Being in the studio—and in a community studio, at that—is essential to the germination of ideas and the development of work that has culminated yearly for the past decade in a string of solo thesis exhibitions. The studio environment has allowed students the freedom to experiment, to question, to wrestle with theory and sublimate it into work. This exhibit celebrates the vast diversity of such practices. Creativity through experimentation is the fundamental inheritance from the ICP-Bard MFA program and a hallmark of the International Center of Photography. In that spirit, The Future is Forever presents 10 years of work by graduates of the program.
Exhibiting artists include: Christine Callahan, Hernease Davis, Joseph Desler Costa, Dillon DeWaters, Christian Erroi, Nona Faustine Simmons, Tatiana Kromberg, Garret Miller, Jorge Alberto Perez, Libby Pratt, Liz Sales, David Smith, Willy Somma, Daniel Temkin, Kim Weston, and Hannah Whitaker.

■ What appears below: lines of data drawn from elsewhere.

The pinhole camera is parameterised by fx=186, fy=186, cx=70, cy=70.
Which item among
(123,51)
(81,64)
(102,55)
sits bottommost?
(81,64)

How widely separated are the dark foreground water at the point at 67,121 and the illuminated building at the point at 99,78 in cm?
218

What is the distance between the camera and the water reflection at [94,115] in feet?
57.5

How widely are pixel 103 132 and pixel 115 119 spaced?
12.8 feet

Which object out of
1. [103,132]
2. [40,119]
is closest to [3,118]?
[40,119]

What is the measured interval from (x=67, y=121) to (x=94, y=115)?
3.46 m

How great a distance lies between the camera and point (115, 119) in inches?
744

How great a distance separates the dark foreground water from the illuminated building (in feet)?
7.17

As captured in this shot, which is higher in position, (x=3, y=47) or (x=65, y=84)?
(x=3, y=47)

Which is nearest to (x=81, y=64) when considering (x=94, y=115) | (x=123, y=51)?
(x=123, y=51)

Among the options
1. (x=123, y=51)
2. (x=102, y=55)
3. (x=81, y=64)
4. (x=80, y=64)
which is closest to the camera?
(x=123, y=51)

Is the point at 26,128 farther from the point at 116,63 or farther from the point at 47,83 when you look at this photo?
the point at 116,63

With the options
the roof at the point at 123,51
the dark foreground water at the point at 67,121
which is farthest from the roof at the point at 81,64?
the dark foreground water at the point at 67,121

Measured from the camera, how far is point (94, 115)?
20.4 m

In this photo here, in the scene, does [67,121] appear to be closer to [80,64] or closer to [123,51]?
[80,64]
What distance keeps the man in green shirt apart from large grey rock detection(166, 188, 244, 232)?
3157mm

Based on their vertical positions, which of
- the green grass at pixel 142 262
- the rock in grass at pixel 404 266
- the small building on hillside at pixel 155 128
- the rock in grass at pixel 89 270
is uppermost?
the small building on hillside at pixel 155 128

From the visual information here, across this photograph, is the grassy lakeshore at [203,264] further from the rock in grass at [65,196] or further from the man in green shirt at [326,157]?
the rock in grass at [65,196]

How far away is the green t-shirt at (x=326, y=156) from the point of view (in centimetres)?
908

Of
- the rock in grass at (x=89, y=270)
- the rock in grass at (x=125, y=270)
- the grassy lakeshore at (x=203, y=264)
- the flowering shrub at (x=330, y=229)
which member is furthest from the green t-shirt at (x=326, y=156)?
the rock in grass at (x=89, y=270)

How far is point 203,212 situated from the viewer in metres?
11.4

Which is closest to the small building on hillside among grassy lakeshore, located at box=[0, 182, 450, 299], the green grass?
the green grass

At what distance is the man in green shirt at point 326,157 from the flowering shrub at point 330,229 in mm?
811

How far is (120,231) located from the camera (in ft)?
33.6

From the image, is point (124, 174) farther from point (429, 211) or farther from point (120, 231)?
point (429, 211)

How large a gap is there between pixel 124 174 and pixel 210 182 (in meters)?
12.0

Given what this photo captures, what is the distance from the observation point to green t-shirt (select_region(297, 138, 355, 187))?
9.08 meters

During Mana’s Open House on May 3, 2015, ICP will also host a 10x10 Photobook Salon at its new ICP lab from 2 to 6 p.m. Featured salon presenters include Hannah Whitaker, ICP alumna and photographer; David Solo, Brooklyn-based photobook collector; Deirdre Lawrence, Principal Librarian at the Brooklyn Museum; and Ivan Vartanian, Tokyo-based writer and publisher. The presenters will discuss their respective editing, publishing, and collecting practices within the exploding and vibrant photobook community. The 10x10 Salon requires advance registration and is limited to 50 people. (RSVP here: http://icp.ticketleap.com/10x10-photobook-salon/) After the presentation, visitors are welcome to visit the Lab, explore the photobooks, and talk to ICP Store staff.
10x10 Photobooks is a multi-platform ongoing series of photobook events organized by Matthew Carson, Russet Lederman and Olga Yatskevich. It is co-sponsored by the International Center of Photography Library and Photobook Facebook Group.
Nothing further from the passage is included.